Bestand
Wissenschaftliches Institut des Diakonischen Werkes (Bestand)
Die Aufgaben des Instituts bestanden
darin, Stellungnahmen zur Standortbestimmung der Diakonie in der
Gesellschaft und zu Gesetzesvorlagen zu erarbeiten.
Vorwort: Das Wissenschaftliche
Institut des Diakonischen Werkes verdankt seine Entstehung dem Wunsch des
Leiters der damaligen Sozialpolitischen Abteilung der
Hauptgeschäftsstelle des Diakonischen Werkes, Paul Collmer (1907-1979),
daß zu der vom Diakoniewissenschaftlichen Institut der Universität
Heidelberg zu leistenden theologischen Fundierung diakonischer Arbeit
auch "eine grundsätzliche Besinnung über deren sozialpolitischen und
soziologischen Voraussetzungen und ihren gesellschaftlichen Zusammenhang"
hinzukomme.
In seiner 7. Sitzung am 28.5.1959 in
Berlin, zu der ihm ein Memorandum "Sozialpolitische und soziologische
Betrachtungen der diakonischen Arbeit" vorlag, beauftragte der
Diakonische Rat die Hauptgeschäftsstelle zu prüfen, "wie die Arbeit der
Sozialpolitischen Abteilung gefördert werden könne". Daraufhin wurde dem
Diakonischen Rat zu seiner 9. Sitzung am 16.2.1960 ein Memorandum
Collmers über den "Ausbau der Sozialpolitischen Abteilung der
Hauptgeschäftsstelle" vorgelegt, in dem er die Gründung eines
Wissenschaftlichen Instituts vorschlägt.
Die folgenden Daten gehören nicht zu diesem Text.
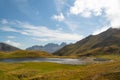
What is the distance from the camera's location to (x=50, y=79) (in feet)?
178

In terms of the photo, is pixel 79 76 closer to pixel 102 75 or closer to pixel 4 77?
pixel 102 75

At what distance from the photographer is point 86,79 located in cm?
4884

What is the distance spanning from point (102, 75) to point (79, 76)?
6780 mm

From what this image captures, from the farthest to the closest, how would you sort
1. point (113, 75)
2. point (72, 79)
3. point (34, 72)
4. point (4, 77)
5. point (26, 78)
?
point (34, 72), point (26, 78), point (72, 79), point (113, 75), point (4, 77)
Das Ziel dieser Gründung
kennzeichnete er hier folgendermaßen:
"Es geht
darum, den sozialpolitischen und soziologischen Zusammenhang unserer
diakonischen Tätigkeit neu zu erarbeiten... Die Verzahnung, in der unsere
Arbeit zu der politischen und gesellschaftlichen Situation steht, ist
vielfach nicht bewußt... Vor allem geht es um die Klärung des heutigen
Standorts der diakonischen Arbeit in und gegenüber dem modernen
Wohlfahrts- und Sozialstaat und um eine Stellungnahme zu den uns
vordringlich angehenden Gesetzen und deren Zielsetzungen..."
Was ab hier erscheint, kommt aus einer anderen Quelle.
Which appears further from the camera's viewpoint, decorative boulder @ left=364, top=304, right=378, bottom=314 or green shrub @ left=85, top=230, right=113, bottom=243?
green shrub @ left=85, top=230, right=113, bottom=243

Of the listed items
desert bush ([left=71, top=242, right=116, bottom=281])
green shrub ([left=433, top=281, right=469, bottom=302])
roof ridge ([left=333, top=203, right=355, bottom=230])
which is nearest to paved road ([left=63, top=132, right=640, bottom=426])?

Aus dieser allgemeinen Aufgabenstellung entwickelte
Collmer vier Arbeitsbereiche:
1.
Standortbestimmung der Diakonie in der gegenwärtigen Gesellschaft und
"Stellungnahme zu den allgemeinen gesellschaftlichen Grundfragen"
2. "Stellungnahme zu den uns vordringlich angehenden
Gesetzen" in ihrem Gesamtzusammenhang: "Wegen der Interdependenz aller
sozialpolitischen Vorgänge kann man sich nicht auf die einzelnen Gesetze
beschränken, sondern muß den gesamten Umfang der Maßnahmen einschließlich
ihrer finanz- und wirtschaftspolitischen Auswirkungen in Sicht
nehmen."
Im einzelnen:
- "Sozialhilfe
(Fürsorge) u. Jugendhilfegesetz"
- "Sozialpolit.
Gesetzgebung"
- "Familie"
- "Vertriebenen- und
Sowjetzonenflüchtlingsrecht"
- "Gesundheitspolitik und
Krankenhauswesen"
- "Dienst- und Arbeitsrecht"
3. Untersuchung einzelner Arbeitszweige
4. Regionale Strukturuntersuchungen über die tatsächlich
geleistete diakonische Arbeit und ihre Einbettung in den
gesellschaftlichen Kontext
Wegen des auf die
Bewältigung der Tagesaufgaben ausgerichteten Arbeitsstils der
Hauptgeschäftsstelle, aus haushaltsrechtlichen Gründen, um anderen
kirchlichen Stellen die Mitarbeit zu ermöglichen und des leichteren
Zugangs zu zusätzlichen Mitteln wegen schlug Collmer die Gründung eines
Instituts in der Trägerschaft eines eingetragenen Vereins mit Sitz in
Bonn vor.
Nachdem der Diakonische Rat seine
prinzipielle Zustimmung erteilt hatte, wurde unverzüglich mit der
Einrichtung des Instituts begonnen. Zu diesem Zweck wurde ein Stockwerk
eines der Kirchengemeinde Bonn gehörigen Gebäudes gemietet, umgebaut und
ausgestattet. Vorgesehen waren acht Mitarbeiter, darunter ein Soziologe,
ein Wirtschafts- und Sozialwissenschaftler, ein Fürsorgewissenschaftler,
ein Jurist und bei einem späteren Ausbau zusätzlich auch ein Mediziner.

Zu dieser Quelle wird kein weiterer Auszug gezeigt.